AURORA PROVANTINI
TERNI – Gli ultimi giapponesi dei reciproci schieramenti continuano a darsi battaglia, ma i generali lavorano al dialogo. Il sindaco di Terni Stefano Bandecchi e la governatrice dell’Umbria Stefania Proietti da qualche giorno si sentono al telefono. Al di là dei comunicati di guerra cercano di ritrovare il filo della matassa e di riaprire il confronto sulla vicenda stadio clinica. Una duplice opera che attualmente rischia di essere bloccata dal ricorso al Tar annunciato dall’Avvocatura regionale contro la determina comunale che dava il via libera alla convenzione tra Palazzo Spada e la società di scopo per la realizzazione dello stadio.

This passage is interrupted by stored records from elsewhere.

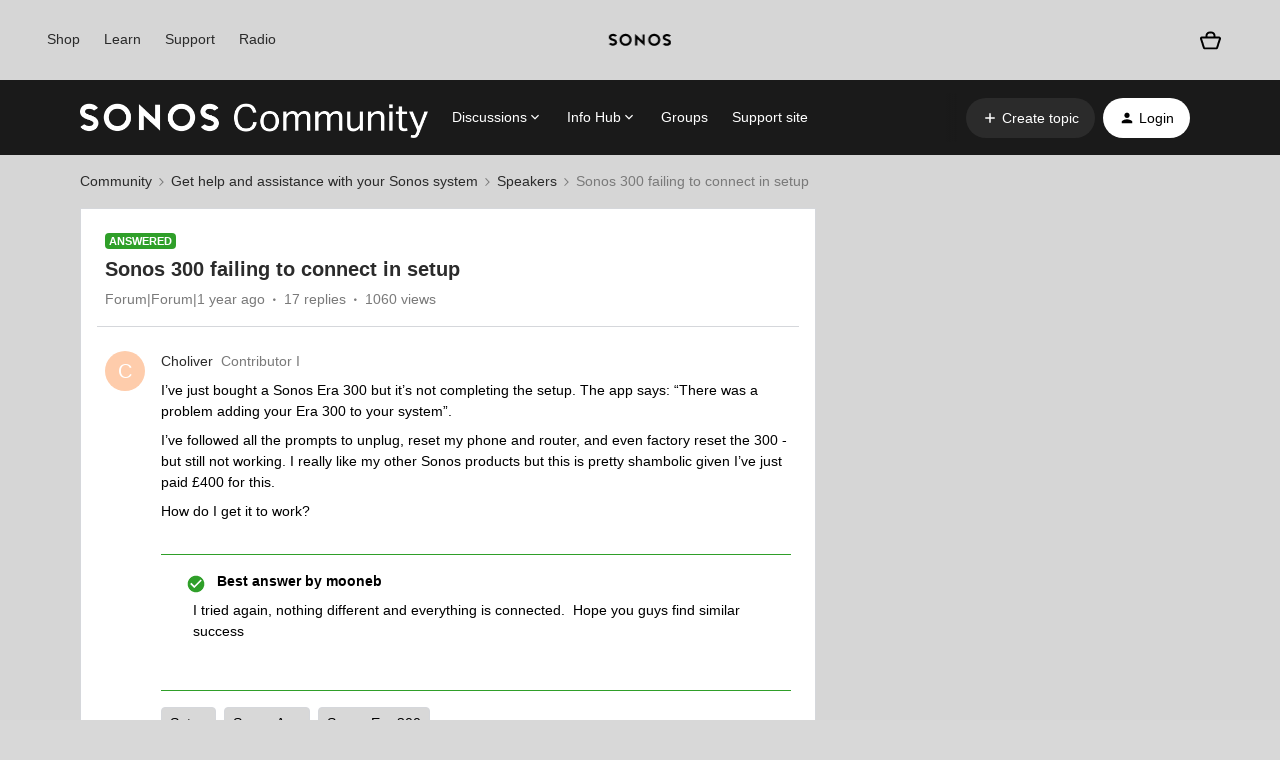

--- FILE ---
content_type: text/plain
request_url: https://www.google-analytics.com/j/collect?v=1&_v=j102&aip=1&a=1766538627&t=pageview&_s=1&dl=https%3A%2F%2Fen.community.sonos.com%2Fspeakers-229128%2Fsonos-300-failing-to-connect-in-setup-6893088%3Fpostid%3D16742799&ul=en-us%40posix&dt=Sonos%20300%20failing%20to%20connect%20in%20setup%20%7C%20Sonos%20Community&sr=1280x720&vp=1280x720&_u=YEBAAUABAAAAACAAog~&cid=1043925147.1768953472&tid=UA-62427346-1&_gid=378076269.1768953472&_slc=1&z=702310880
body_size: -453
content:
2,cG-KTR65FGGJE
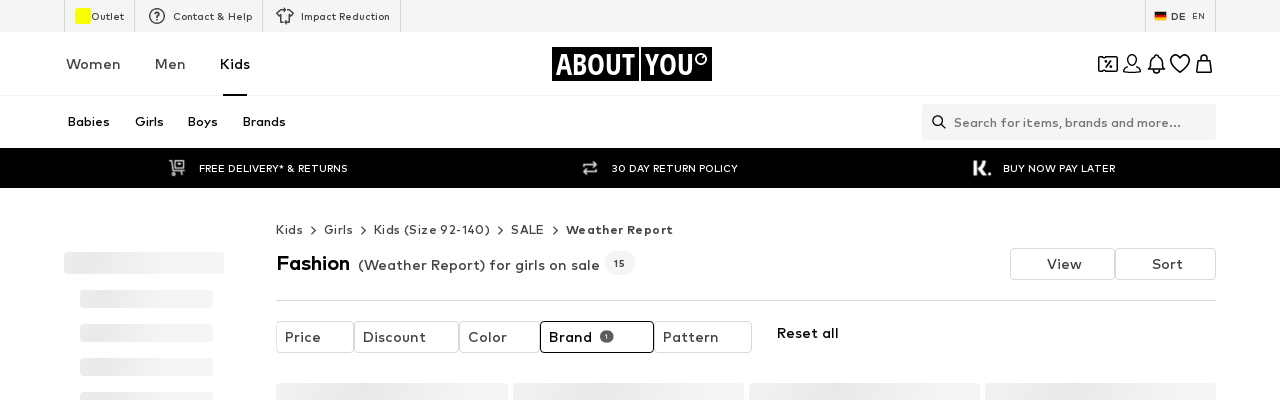

--- FILE ---
content_type: application/javascript
request_url: https://assets.aboutstatic.com/assets/SliderPaginationDots-DwYOma_h.js
body_size: -19
content:
import{j as a,s as h,aQ as A,C as x}from"./index-CEAK3Z0e.js";const l=6,y=({className:e,currentSlide:t,maxPages:s=l,scrollToSlide:r,autoplayDuration:m,enlargeActiveBullet:f,dotsColor:n={active:x["Fill.Black"],inactive:x["Fill.Grey.Inactive"],progress:x["Fill.Black"]},isAnimationStopped:g,isAnimationPaused:u,onClickDot:d})=>{const{start:j,end:v}=F(t,s),I=j>0,O=v<s,_=({index:i,isActive:o})=>()=>{d==null||d(),o||r(i)};return a.jsxs(w,{className:e,children:[I&&a.jsxs(a.Fragment,{children:[a.jsx(c,{children:a.jsx(p,{"data-size":"xs",dotsColor:n})}),a.jsx(c,{children:a.jsx(p,{"data-size":"s",dotsColor:n})})]}),A(j,v).map(i=>{const o=i===t;return a.jsx(c,{children:a.jsx(p,{dotsColor:n,"data-active":o,"data-is-animation-stopped":g,"data-is-animation-paused":u,"data-enlarge-active":f,"data-show-progress":m&&o,$autoplayDuration:m,onClick:_({isActive:o,index:i})})},i)}),O&&a.jsxs(a.Fragment,{children:[a.jsx(c,{children:a.jsx(p,{"data-size":"s",dotsColor:n})}),a.jsx(c,{children:a.jsx(p,{"data-size":"xs",dotsColor:n})})]})]})},F=(e,t)=>{let s=Math.max(0,e-Math.floor(l/2)),r=s+l;return r>t&&(r=t,s=Math.max(0,r-l)),{start:s,end:r}},w=h("ul")({name:"Wrapper",class:"weimnf3",propsAsIs:!1}),c=h("li")({name:"DotWrapper",class:"dvf9his",propsAsIs:!1}),z=()=>e=>{var t,s;return(s=(t=e.dotsColor)==null?void 0:t.active)!=null?s:""},M=()=>e=>{var t,s;return(s=(t=e.dotsColor)==null?void 0:t.inactive)!=null?s:""},R=()=>e=>{var t,s;return(s=(t=e.dotsColor)==null?void 0:t.progress)!=null?s:""},S=()=>e=>`${e.$autoplayDuration}s`,p=h("div")({name:"Dot",class:"d1mttp1o",propsAsIs:!1,vars:{"d1mttp1o-0":[M()],"d1mttp1o-1":[z()],"d1mttp1o-2":[R()],"d1mttp1o-3":[S()]}});export{y as S};
//# sourceMappingURL=SliderPaginationDots-DwYOma_h.js.map
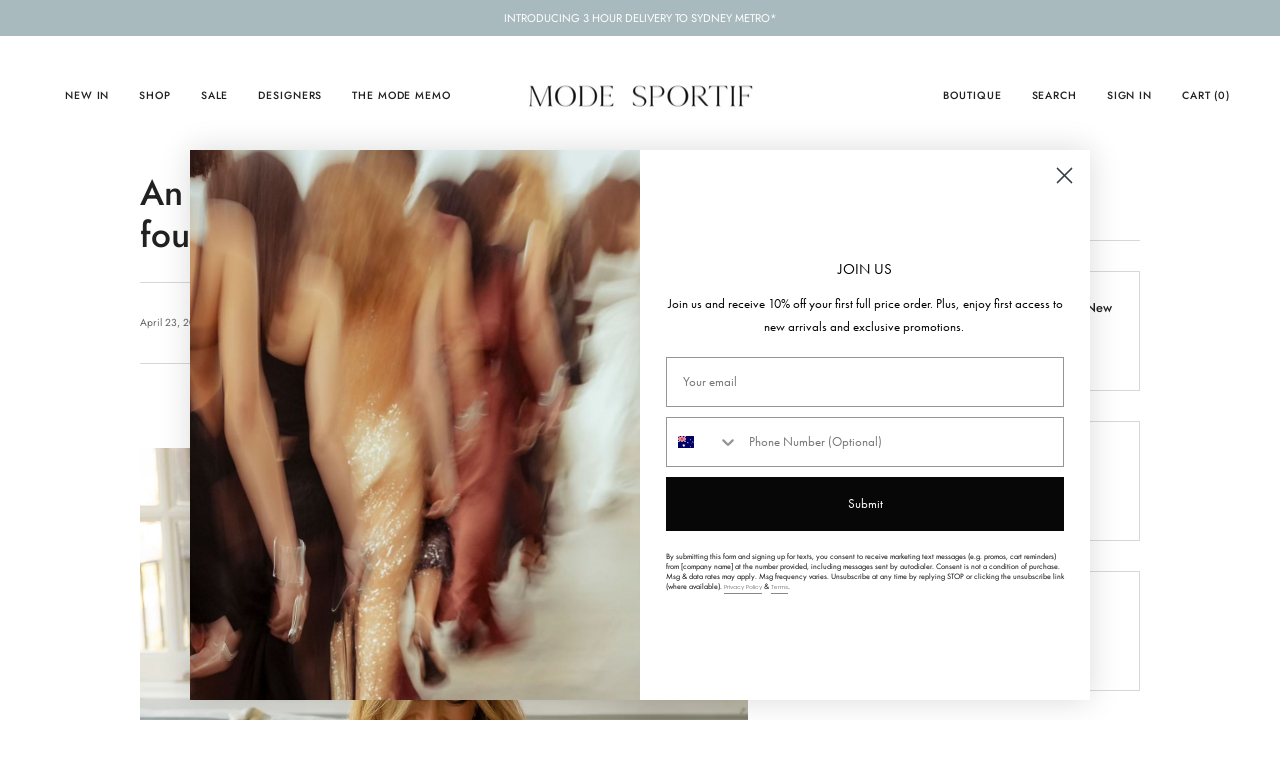

--- FILE ---
content_type: text/css
request_url: https://modesportif.com/cdn/shop/t/16/assets/font-settings.css?v=62489785538155162631759333418
body_size: 41
content:
@font-face{font-family:Jost;font-weight:400;font-style:normal;font-display:swap;src:url(//modesportif.com/cdn/fonts/jost/jost_n4.d47a1b6347ce4a4c9f437608011273009d91f2b7.woff2?h1=bW9kZXNwb3J0aWYuY29t&h2=bW9kZS1zcG9ydGlmLmFjY291bnQubXlzaG9waWZ5LmNvbQ&hmac=fa122426a0a5291fff8cada5f79a0e226e185771ff1ba3b5255c3a114a0f9008) format("woff2"),url(//modesportif.com/cdn/fonts/jost/jost_n4.791c46290e672b3f85c3d1c651ef2efa3819eadd.woff?h1=bW9kZXNwb3J0aWYuY29t&h2=bW9kZS1zcG9ydGlmLmFjY291bnQubXlzaG9waWZ5LmNvbQ&hmac=9ac005aa24cd49a0c2f05faece493afaff2a17235a8e1085b5642bf83020cf64) format("woff")}@font-face{font-family:Jost;font-weight:400;font-style:normal;font-display:swap;src:url(//modesportif.com/cdn/fonts/jost/jost_n4.d47a1b6347ce4a4c9f437608011273009d91f2b7.woff2?h1=bW9kZXNwb3J0aWYuY29t&h2=bW9kZS1zcG9ydGlmLmFjY291bnQubXlzaG9waWZ5LmNvbQ&hmac=fa122426a0a5291fff8cada5f79a0e226e185771ff1ba3b5255c3a114a0f9008) format("woff2"),url(//modesportif.com/cdn/fonts/jost/jost_n4.791c46290e672b3f85c3d1c651ef2efa3819eadd.woff?h1=bW9kZXNwb3J0aWYuY29t&h2=bW9kZS1zcG9ydGlmLmFjY291bnQubXlzaG9waWZ5LmNvbQ&hmac=9ac005aa24cd49a0c2f05faece493afaff2a17235a8e1085b5642bf83020cf64) format("woff")}@font-face{font-family:Jost;font-weight:400;font-style:normal;font-display:swap;src:url(//modesportif.com/cdn/fonts/jost/jost_n4.d47a1b6347ce4a4c9f437608011273009d91f2b7.woff2?h1=bW9kZXNwb3J0aWYuY29t&h2=bW9kZS1zcG9ydGlmLmFjY291bnQubXlzaG9waWZ5LmNvbQ&hmac=fa122426a0a5291fff8cada5f79a0e226e185771ff1ba3b5255c3a114a0f9008) format("woff2"),url(//modesportif.com/cdn/fonts/jost/jost_n4.791c46290e672b3f85c3d1c651ef2efa3819eadd.woff?h1=bW9kZXNwb3J0aWYuY29t&h2=bW9kZS1zcG9ydGlmLmFjY291bnQubXlzaG9waWZ5LmNvbQ&hmac=9ac005aa24cd49a0c2f05faece493afaff2a17235a8e1085b5642bf83020cf64) format("woff")}@font-face{font-family:Jost;font-weight:500;font-style:normal;font-display:swap;src:url(//modesportif.com/cdn/fonts/jost/jost_n5.7c8497861ffd15f4e1284cd221f14658b0e95d61.woff2?h1=bW9kZXNwb3J0aWYuY29t&h2=bW9kZS1zcG9ydGlmLmFjY291bnQubXlzaG9waWZ5LmNvbQ&hmac=c0491c4420c53138aee592a9f78ddec664284af46e00f2c16efa49a70d0c8810) format("woff2"),url(//modesportif.com/cdn/fonts/jost/jost_n5.fb6a06896db583cc2df5ba1b30d9c04383119dd9.woff?h1=bW9kZXNwb3J0aWYuY29t&h2=bW9kZS1zcG9ydGlmLmFjY291bnQubXlzaG9waWZ5LmNvbQ&hmac=c64f4050b167f272c7568b490df4bece7bdf764a211fa8bb9c0dd95df7ce03c1) format("woff")}@font-face{font-family:Jost;font-weight:500;font-style:normal;font-display:swap;src:url(//modesportif.com/cdn/fonts/jost/jost_n5.7c8497861ffd15f4e1284cd221f14658b0e95d61.woff2?h1=bW9kZXNwb3J0aWYuY29t&h2=bW9kZS1zcG9ydGlmLmFjY291bnQubXlzaG9waWZ5LmNvbQ&hmac=c0491c4420c53138aee592a9f78ddec664284af46e00f2c16efa49a70d0c8810) format("woff2"),url(//modesportif.com/cdn/fonts/jost/jost_n5.fb6a06896db583cc2df5ba1b30d9c04383119dd9.woff?h1=bW9kZXNwb3J0aWYuY29t&h2=bW9kZS1zcG9ydGlmLmFjY291bnQubXlzaG9waWZ5LmNvbQ&hmac=c64f4050b167f272c7568b490df4bece7bdf764a211fa8bb9c0dd95df7ce03c1) format("woff")}@font-face{font-family:Jost;font-weight:400;font-style:italic;font-display:swap;src:url(//modesportif.com/cdn/fonts/jost/jost_i4.b690098389649750ada222b9763d55796c5283a5.woff2?h1=bW9kZXNwb3J0aWYuY29t&h2=bW9kZS1zcG9ydGlmLmFjY291bnQubXlzaG9waWZ5LmNvbQ&hmac=4dbb31b6bffe3d6beccaed09347c6c0c78c1480014c7d39833a4b644d3118651) format("woff2"),url(//modesportif.com/cdn/fonts/jost/jost_i4.fd766415a47e50b9e391ae7ec04e2ae25e7e28b0.woff?h1=bW9kZXNwb3J0aWYuY29t&h2=bW9kZS1zcG9ydGlmLmFjY291bnQubXlzaG9waWZ5LmNvbQ&hmac=7df167a3265269363db58c8b55e61ef3554734dd3edb64c4cbe3f919279833db) format("woff")}@font-face{font-family:Jost;font-weight:500;font-style:italic;font-display:swap;src:url(//modesportif.com/cdn/fonts/jost/jost_i5.a6c7dbde35f2b89f8461eacda9350127566e5d51.woff2?h1=bW9kZXNwb3J0aWYuY29t&h2=bW9kZS1zcG9ydGlmLmFjY291bnQubXlzaG9waWZ5LmNvbQ&hmac=92eb77bda1ad1f0ac79204eb446ec367f9ef6711117464b9edcf20938aa6a61d) format("woff2"),url(//modesportif.com/cdn/fonts/jost/jost_i5.2b58baee736487eede6bcdb523ca85eea2418357.woff?h1=bW9kZXNwb3J0aWYuY29t&h2=bW9kZS1zcG9ydGlmLmFjY291bnQubXlzaG9waWZ5LmNvbQ&hmac=5f1981520dc84463f020085962c77ecda468a330b28e7ccfa303c6eefc860390) format("woff")}
/*# sourceMappingURL=/cdn/shop/t/16/assets/font-settings.css.map?v=62489785538155162631759333418 */


--- FILE ---
content_type: application/javascript; charset=UTF-8
request_url: https://video-loop-hero.noplans.studio/static/subscribe.js?shop=mode-sportif.myshopify.com
body_size: 597
content:
var videoLoops = document.querySelectorAll(
  ".np-video-loop, .np-video-loop-hero"
);

if (!alertShown) var alertShown = false;

if (videoLoops.length > 0 && !alertShown) {
  alertShown = true;

  var div = document.createElement("div");
  div.innerHTML =
    '<span style="margin: auto; margin-right: 20px;"><strong>Video Loop Hero</strong> app requires an active subscription.</span>';
  div.style.display = "flex";
  div.style.width = "100vw";
  div.style.fontFamily = "Arial, sans-serif";
  div.style.position = "sticky";
  div.style.left = 0;
  div.style.right = 0;
  div.style.top = 0;
  div.style.zIndex = 9999;
  div.style.padding = "10px";
  div.style.backgroundColor = "#0500FF";
  div.style.color = "#fff";
  div.style.fontSize = "12px";

  var button = document.createElement("a");
  button.innerText = "Start free trial";
  button.href = "/admin/apps/video-loop-hero";
  button.style.marginRight = "5px";
  button.style.borderRadius = "2px";
  button.style.padding = "0.25em 0.75em";
  button.style.margin = "auto auto auto 0px";
  button.style.border = "1px solid white";
  button.style.color = "white";
  button.style.textDecoration = "none";
  button.style.fontWeight = "bold";

  div.appendChild(button);

  document.body.prepend(div);
}


--- FILE ---
content_type: application/javascript; charset=utf-8
request_url: https://redirectify.app/script_tags/tracking.js?shop=mode-sportif.myshopify.com
body_size: 375
content:
(() => {
  function liveTracking(res) {
    if (res.status !== 404)
      return;
    const entry = performance.getEntriesByType('resource').find(entry => {
      return entry.initiatorType === 'script' && entry.name.match(/redirectify/);
    });
    if (!entry)
      return;
    const url = new URL(entry.name);
    const data = new FormData();
    data.append('myshopify_domain', url.searchParams.get('shop'));
    data.append('path', location.pathname + location.search);

    fetch('https://redirectify.app/api/error_paths/tracking', {
      method: 'POST',
      body: data,
    }).then(applyRedirectRules);
  }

Sia la governatrice Proietti che il sindaco Bandecchi hanno interesse a trovare un accordo. Stefania Proietti non può permettersi che il secondo capoluogo di provincia dell’Umbria, dove alle ultime elezioni il centrosinistra ha preso oltre 20mila voti, sia in rivolta contro Palazzo Donini. Una “insurrezione” che sa di vero e proprio strappo tra Terni e Perugia. Parimenti Stefano Bandecchi non può permettersi di perdere un investimento da 80 milioni di euro per la città. Oltretutto senza il nuovo stadio, il sindaco si ritroverebbe ad affrontare il problema dell’ammodernamento del vecchio Libero Liberati, un intervento che peraltro sarebbe a carico del Comune di Terni. Ma, ancora. Senza lo stadio e la clinica, la Ternana rischia di trovarsi di nuovo senza proprietà, perché la famiglia Rizzo, impegnata nel settore della sanità privata, senza l’assicurazione degli investimenti sul territorio è pronta a fare le valige. Ed ecco che la famiglia Rizzo si aggiunte al tavolo del ritrovato confronto. Martedì, a Roma, è fissato il vetrice tra la famiglia Rizzo, il sindaco Bandecchi e la presidente della Regione Umbria Proietti. Un incontro romano per studiare le mosse che le controparti devono mettere in campo per evitare lo scontro al Tar: un contenzioso legale che rischia di paralizzare l’iter amministrativo e di far scappare gli investitori. Il vertice servirà anche a siglare il patto di non belligeranza negli interessi politici e amministrativi che tutte le parti hanno su Terni. Sulla delegazione della Regione a Roma, un piccolo giallo: secondo alcuni Stefania Proietti si presenterà da sola, secondo altri sarà accompagnata dagli assessori ternani Thomas De Luca e Francesco De Rebotti. Ma questo è davvero un dettaglio.